首を反らす動作と頸椎への影響
人間の頭部はボーリングの球ほどの重さ(約4~6kg)があり、これを支えているのが首の後方にある筋肉群です。後頭下筋群、板状筋、脊柱起立筋、僧帽筋などが協調して働くことで、頭部を安定させ、スムーズな動きを可能にしています。
首を反らす動作は、これらの後方の筋肉が収縮することで行われます。しかし、筋肉を十分に収縮させずに反ってしまうと、頚椎、特に下部頸椎に過剰な負担がかかり、様々な問題を引き起こす可能性があります。
筋肉を使わない首の反りによる悪影響
- 頚椎の前弯減少(ストレートネック): 正常な頚椎は緩やかな前弯を描いていますが、後方の筋肉を使わずに首を反らすと、頚椎の下部が前傾し、前弯が減少してしまいます。 これがいわゆる「ストレートネック」です。
- 首の前方突出: ストレートネックが進行すると、頭部が前方へ突出する姿勢になり、首の後ろの筋肉がさらに伸張され、弱化していきます。
- 頸椎への負担増加: 首の後方の筋肉が弱化すると、頭部を支える力が低下し、頚椎への負担が増加します。
- 悪循環: 頚椎への負担増加は、首の痛みやこり、頭痛、めまい、自律神経の乱れなど、様々な不調につながる可能性があります。2 また、頚椎の変形や神経の圧迫が起こり、頚椎症や神経根症などの疾患に発展するリスクも高まります。
正しい首の反らし方
首の痛みや頸椎の異常を予防するためには、後方の筋肉を意識して首を反らすことが重要です。
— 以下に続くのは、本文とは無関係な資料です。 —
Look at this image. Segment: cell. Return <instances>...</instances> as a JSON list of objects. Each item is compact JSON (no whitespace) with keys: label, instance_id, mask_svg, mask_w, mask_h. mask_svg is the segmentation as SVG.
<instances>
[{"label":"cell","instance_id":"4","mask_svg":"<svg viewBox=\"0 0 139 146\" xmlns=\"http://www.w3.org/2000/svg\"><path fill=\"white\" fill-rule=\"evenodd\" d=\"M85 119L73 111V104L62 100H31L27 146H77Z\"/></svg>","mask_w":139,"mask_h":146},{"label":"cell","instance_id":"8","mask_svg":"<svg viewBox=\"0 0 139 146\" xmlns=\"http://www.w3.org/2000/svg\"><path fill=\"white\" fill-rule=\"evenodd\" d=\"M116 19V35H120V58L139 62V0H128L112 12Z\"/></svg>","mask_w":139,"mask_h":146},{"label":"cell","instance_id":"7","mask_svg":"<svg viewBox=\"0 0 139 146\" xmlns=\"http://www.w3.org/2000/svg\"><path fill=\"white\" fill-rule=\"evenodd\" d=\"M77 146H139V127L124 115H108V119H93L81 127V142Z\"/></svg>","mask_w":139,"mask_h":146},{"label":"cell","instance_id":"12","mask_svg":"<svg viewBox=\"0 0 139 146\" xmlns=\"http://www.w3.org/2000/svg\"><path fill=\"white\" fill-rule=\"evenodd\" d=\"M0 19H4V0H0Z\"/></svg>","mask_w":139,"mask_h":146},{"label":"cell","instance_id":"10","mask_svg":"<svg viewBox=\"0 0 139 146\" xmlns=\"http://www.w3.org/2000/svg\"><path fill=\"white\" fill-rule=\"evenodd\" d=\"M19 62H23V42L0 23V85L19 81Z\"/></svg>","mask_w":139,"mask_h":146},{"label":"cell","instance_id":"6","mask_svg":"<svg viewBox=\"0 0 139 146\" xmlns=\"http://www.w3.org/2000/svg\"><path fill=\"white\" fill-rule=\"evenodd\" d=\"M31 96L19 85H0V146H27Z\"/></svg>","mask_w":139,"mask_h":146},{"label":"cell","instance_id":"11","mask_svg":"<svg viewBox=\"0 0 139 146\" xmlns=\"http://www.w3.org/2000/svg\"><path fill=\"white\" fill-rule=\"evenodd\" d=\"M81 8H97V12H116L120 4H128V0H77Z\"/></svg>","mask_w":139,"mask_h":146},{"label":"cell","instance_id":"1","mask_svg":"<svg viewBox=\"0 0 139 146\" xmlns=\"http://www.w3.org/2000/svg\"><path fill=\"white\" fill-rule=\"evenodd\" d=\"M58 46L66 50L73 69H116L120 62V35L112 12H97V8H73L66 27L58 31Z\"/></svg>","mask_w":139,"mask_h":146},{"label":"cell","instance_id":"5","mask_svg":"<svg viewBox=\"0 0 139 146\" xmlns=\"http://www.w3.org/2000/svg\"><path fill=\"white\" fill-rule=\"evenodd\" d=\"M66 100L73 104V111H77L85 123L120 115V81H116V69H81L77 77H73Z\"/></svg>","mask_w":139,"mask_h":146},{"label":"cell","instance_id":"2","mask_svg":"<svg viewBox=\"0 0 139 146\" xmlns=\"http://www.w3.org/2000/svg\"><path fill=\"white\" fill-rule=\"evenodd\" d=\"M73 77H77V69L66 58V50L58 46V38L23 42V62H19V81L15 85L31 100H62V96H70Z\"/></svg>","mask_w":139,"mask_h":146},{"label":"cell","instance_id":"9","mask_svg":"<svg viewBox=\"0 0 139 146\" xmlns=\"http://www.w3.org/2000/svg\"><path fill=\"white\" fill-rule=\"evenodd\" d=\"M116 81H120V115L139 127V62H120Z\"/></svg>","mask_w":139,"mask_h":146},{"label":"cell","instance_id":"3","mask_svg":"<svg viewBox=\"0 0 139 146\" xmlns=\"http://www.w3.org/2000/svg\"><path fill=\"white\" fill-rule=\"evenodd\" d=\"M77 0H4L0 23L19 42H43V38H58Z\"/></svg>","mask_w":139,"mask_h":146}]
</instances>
- 背筋を伸ばす: まず、背筋を伸ばし、胸を張るように意識します。
- 顎を引く: 顎を軽く引いて、首の後ろを伸ばします。
- 後方の筋肉を意識: 首の後ろの筋肉を意識しながら、ゆっくりと頭を後ろに倒していきます。
- 無理のない範囲: 痛みや違和感を感じない範囲で、首を反らします。
日常生活での注意点
- デスクワーク: パソコン作業など、長時間同じ姿勢でいる場合は、こまめに休憩を取り、首を回したり、ストレッチをしたりして、首の筋肉をほぐしましょう。
- スマホ: スマートフォンを見る際は、顎を引いて目線を下げるようにし、首を過度に曲げないように注意しましょう。
- 枕: 高すぎる枕は、首を過度に曲げてしまうため、適切な高さの枕を選びましょう。
まとめ
首を反らす動作は、後方の筋肉を適切に使うことで、頭部を安定させ、首への負担を軽減することができます。筋肉を使わずに反ることは、頚椎の異常や首の痛みにつながるため注意が必要です。日頃から正しい姿勢を意識し、首の筋肉を鍛えることで、首の健康を維持しましょう。